Sur les demandes accessoires :
Mme [M] [Z] et M.[J] [Y], parties perdantes, supporteront in solidum la charge des dépens de la présente instance, qui comprendront notamment le coût du commandement de payer, étant rappelé que les frais d’état des lieux ne font pas partie des dépens.
Ils seront condamnés en outre, in solidum, à verser à M. [T] [U] une somme de 1000 euros au titre de l’article 700 du code de procédure civile, compte tenu des démarches judiciaires que le demandeur a dû entreprendre.

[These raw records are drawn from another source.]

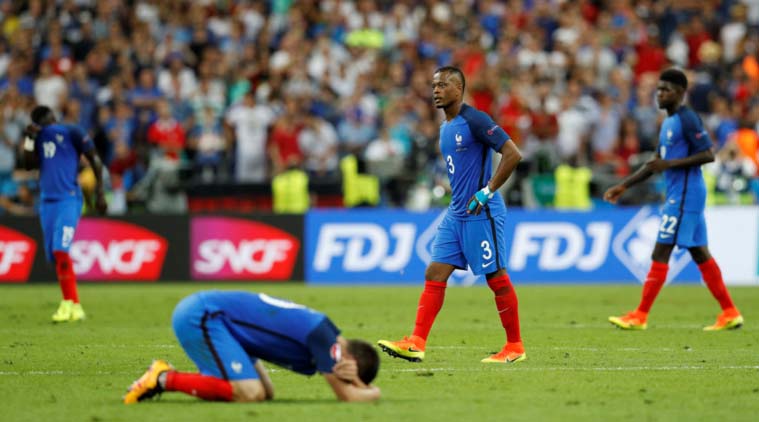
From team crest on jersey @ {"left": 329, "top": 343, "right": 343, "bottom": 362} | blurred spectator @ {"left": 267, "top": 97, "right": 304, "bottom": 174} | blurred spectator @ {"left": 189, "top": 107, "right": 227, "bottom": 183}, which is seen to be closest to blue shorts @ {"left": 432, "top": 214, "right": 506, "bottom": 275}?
A: team crest on jersey @ {"left": 329, "top": 343, "right": 343, "bottom": 362}

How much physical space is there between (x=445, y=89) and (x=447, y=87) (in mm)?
23

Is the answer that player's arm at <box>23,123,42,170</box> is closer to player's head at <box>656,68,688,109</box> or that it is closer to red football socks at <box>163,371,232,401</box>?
player's head at <box>656,68,688,109</box>

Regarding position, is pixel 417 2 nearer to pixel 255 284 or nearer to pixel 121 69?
pixel 121 69

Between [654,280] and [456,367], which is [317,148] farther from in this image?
[456,367]

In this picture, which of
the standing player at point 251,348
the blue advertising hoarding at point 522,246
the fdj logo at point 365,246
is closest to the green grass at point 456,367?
the standing player at point 251,348

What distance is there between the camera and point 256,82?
2611 centimetres

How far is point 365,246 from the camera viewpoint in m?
21.6

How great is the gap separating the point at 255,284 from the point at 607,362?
11.0 metres

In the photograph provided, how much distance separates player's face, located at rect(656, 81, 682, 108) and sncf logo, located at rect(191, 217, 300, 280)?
9.37 meters

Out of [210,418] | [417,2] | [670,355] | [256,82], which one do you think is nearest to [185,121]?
[256,82]

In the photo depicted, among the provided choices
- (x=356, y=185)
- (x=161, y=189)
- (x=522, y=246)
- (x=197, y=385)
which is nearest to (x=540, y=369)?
(x=197, y=385)

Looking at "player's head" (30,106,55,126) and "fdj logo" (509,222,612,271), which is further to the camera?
"fdj logo" (509,222,612,271)

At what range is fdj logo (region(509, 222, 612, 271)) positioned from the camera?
70.0 ft

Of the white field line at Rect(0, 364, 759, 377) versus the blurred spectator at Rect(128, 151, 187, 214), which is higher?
the blurred spectator at Rect(128, 151, 187, 214)
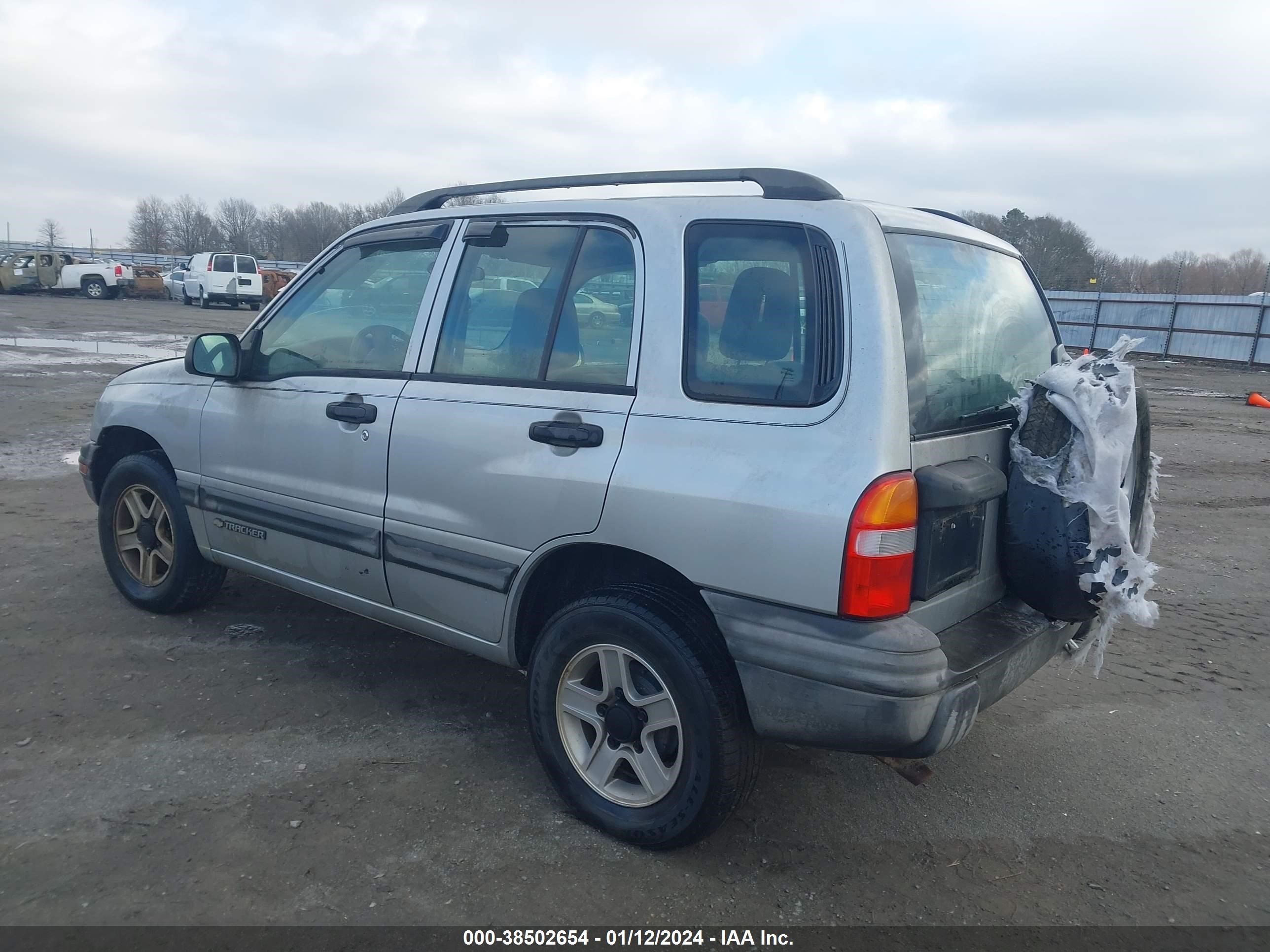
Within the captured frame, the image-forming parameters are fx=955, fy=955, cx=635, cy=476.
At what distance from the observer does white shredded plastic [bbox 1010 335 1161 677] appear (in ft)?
9.30

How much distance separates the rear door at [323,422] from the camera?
3623mm

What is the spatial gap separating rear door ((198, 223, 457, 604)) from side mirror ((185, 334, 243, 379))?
0.21 feet

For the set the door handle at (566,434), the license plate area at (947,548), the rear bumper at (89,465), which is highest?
the door handle at (566,434)

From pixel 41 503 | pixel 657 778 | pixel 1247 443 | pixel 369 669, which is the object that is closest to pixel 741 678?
pixel 657 778

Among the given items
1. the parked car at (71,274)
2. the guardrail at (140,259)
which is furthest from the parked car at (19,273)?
the guardrail at (140,259)

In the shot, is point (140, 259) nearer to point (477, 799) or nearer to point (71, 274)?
point (71, 274)

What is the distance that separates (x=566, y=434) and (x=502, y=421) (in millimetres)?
289

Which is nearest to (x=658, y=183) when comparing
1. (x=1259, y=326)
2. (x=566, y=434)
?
(x=566, y=434)

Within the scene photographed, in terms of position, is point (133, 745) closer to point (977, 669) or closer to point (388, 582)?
point (388, 582)

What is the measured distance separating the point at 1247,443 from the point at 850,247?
11.1 metres

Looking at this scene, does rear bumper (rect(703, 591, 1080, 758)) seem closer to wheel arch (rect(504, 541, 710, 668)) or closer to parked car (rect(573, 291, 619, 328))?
wheel arch (rect(504, 541, 710, 668))

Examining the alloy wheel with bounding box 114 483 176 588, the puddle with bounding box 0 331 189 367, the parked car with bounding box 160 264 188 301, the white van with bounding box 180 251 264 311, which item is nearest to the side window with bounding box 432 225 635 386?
the alloy wheel with bounding box 114 483 176 588

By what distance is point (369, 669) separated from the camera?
4.27 metres

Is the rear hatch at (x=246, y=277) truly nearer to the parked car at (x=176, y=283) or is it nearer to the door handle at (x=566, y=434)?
the parked car at (x=176, y=283)
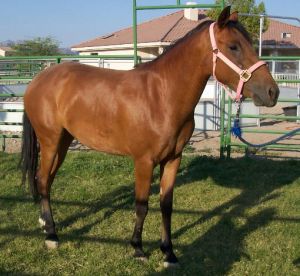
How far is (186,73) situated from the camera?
355 cm

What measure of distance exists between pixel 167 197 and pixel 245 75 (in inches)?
51.8

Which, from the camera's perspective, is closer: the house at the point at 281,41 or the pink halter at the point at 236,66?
the pink halter at the point at 236,66

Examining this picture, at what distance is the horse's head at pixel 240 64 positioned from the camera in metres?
3.14

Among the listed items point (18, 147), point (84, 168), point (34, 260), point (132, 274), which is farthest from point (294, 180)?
point (18, 147)

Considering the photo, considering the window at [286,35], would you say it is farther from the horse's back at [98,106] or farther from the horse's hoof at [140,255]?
the horse's hoof at [140,255]

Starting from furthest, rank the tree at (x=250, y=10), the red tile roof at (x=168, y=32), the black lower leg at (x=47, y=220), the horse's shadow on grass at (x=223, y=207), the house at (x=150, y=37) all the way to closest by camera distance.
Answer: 1. the tree at (x=250, y=10)
2. the red tile roof at (x=168, y=32)
3. the house at (x=150, y=37)
4. the black lower leg at (x=47, y=220)
5. the horse's shadow on grass at (x=223, y=207)

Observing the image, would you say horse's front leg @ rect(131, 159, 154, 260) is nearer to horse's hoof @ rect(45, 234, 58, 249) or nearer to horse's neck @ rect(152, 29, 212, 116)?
horse's neck @ rect(152, 29, 212, 116)

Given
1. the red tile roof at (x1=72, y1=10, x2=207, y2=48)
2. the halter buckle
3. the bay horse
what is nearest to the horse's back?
the bay horse

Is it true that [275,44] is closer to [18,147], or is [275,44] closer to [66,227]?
[18,147]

Le jugement est de plein droit assorti de l’exécution provisoire.
PAR CES MOTIFS
Le juge des contentieux de la protection, statuant par mise à disposition au greffe, par jugement contradictoire et en premier ressort,
DIT n’y avoir lieu à constater l’indécence du logement sis [Adresse 2] loué par M. [T] [U] à Mme [M] [Z] et M.[J] [Y] aux termes d’un contrat du 02 décembre 2023 ;
DEBOUTE M. [T] [U] de sa demande au titre des dégradations locatives ;
CONDAMNE Mme [M] [Z] et M.[J] [Y], solidairement, à verser à M. [T] [U] la somme de 10500€ (dix mille cinq cents euros) (décompte arrêté au 28 janvier 2025), avec les intérêts au taux légal sur la somme de 1910€ à compter du commandement de payer (13 mai 2024) et à compter du présent jugement pour le surplus ;
DEBOUTE Mme [M] [Z] et M.[J] [Y] de leurs demandes reconventionnnelles au titre du préjudice moral, et du remboursement de loyers ;
CONDAMNE Mme [M] [Z] et M.[J] [Y] in solidum à verser à M.[T] [U] la somme de 1000 euros (mille euros) au titre de l’article 700 du code de procédure civile ;
CONDAMNE Mme [M] [Z] et M.[J] [Y] in solidum aux dépens de la présente instance, qui comprendront notamment le coût du commandement de payer, étant rappelé que les frais d’état des lieux ne font pas partie des dépens ;
DEBOUTE les parties de leurs autres demandes et prétentions ;
RAPPELLE que le jugement est de plein droit exécutoire par provision.
En foi de quoi, le présent jugement a été signé par le Président et le Greffier.